**WORK INSTRUCTION 1**. Decide whether each statement agrees with the article about the emergency-room nurse. Answer yes or no for each, and quote the words of the article that decide it. (a) Brown worked as a transport paramedic for almost 20 years before he became a registered nurse. (b) Brown's wife works as a nurse in the emergency department. (c) Brown got a pacemaker at age 46.
**WORK INSTRUCTION 2**. Reproduce word for word the part of the article about the emergency-room nurse between "Brown, 38, a" and "amid the chaos.", inclusive.
[Opening GIVEN PASSAGE section]
Brown, 38, a native of Erect in southeastern Randolph County, has worked at the hospital for two years. He became a registered nurse after almost 20 years as a transport paramedic in Pinehurst.

"You get experience in everything in the ER — that's what I like about it," he said. "You get a little bit of adrenaline, too, but the older I get, I'm not much on that adrenaline rush."

It's Brown's job as unit coordinator to keep things organized amid the chaos.

"I mainly do throughput to the ER," he said. "Make sure everything's moving through in a smooth, timely fashion. Try to make sure everybody's got a bed when they need it. ... You can go from no patients to a patient overload in a matter of minutes."

The emergency department's administrative secretary, Elizabeth Boettcher, nominated Brown as an extraordinary nurse. She praised Brown for his work with a patient "who could no longer speak for himself."

"In September, we were holding a body in the morgue," Boettcher wrote. "This man had arranged for his body to be donated to science so that he would not be a financial burden for his family. Through no fault of his own, this did not happen. Thomas discovered that the man was a veteran and contacted (U.S. Rep.) Howard Coble's office to arrange for a military burial."

Brown ended up going to the man's funeral at the military cemetery in Salisbury.

"We kind of watched from a distance, because he had some friends there and we didn't really know him, so I didn't want to walk up as a stranger," he said. "It was different. The 21-gun salute kind of hits you hard, no matter whose funeral it is."

Brown's father had serious health problems, getting a pacemaker at age 46. That inspired him to pursue a career in medicine, and Brown went into nursing based on the example set by his wife, who works at Randolph Hospital as a nurse on the progressive coronary unit. He has found plenty of rewards in his new career.

"I can come in here and have one of the worst days imaginable, and at the end of the day I can have someone come up and say, ‘Thank you for what you've done,' or really turn someone's care around where they have a better prognosis on discharge," Brown said.
[Closing GIVEN PASSAGE section]
[Opening DATASET EXCERPT section]
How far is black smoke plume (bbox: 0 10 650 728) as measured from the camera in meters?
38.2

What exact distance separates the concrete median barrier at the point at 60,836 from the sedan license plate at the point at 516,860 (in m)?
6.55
[Closing DATASET EXCERPT section]
**FINAL ANSWER 1**.
(a) Yes: "He became a registered nurse after almost 20 years as a transport paramedic in Pinehurst."
(b) No: "who works at Randolph Hospital as a nurse on the progressive coronary unit."
(c) No: "Brown's father had serious health problems, getting a pacemaker at age 46."

**FINAL ANSWER 2**.
Brown, 38, a native of Erect in southeastern Randolph County, has worked at the hospital for two years. He became a registered nurse after almost 20 years as a transport paramedic in Pinehurst.

"You get experience in everything in the ER — that's what I like about it," he said. "You get a little bit of adrenaline, too, but the older I get, I'm not much on that adrenaline rush."

It's Brown's job as unit coordinator to keep things organized amid the chaos.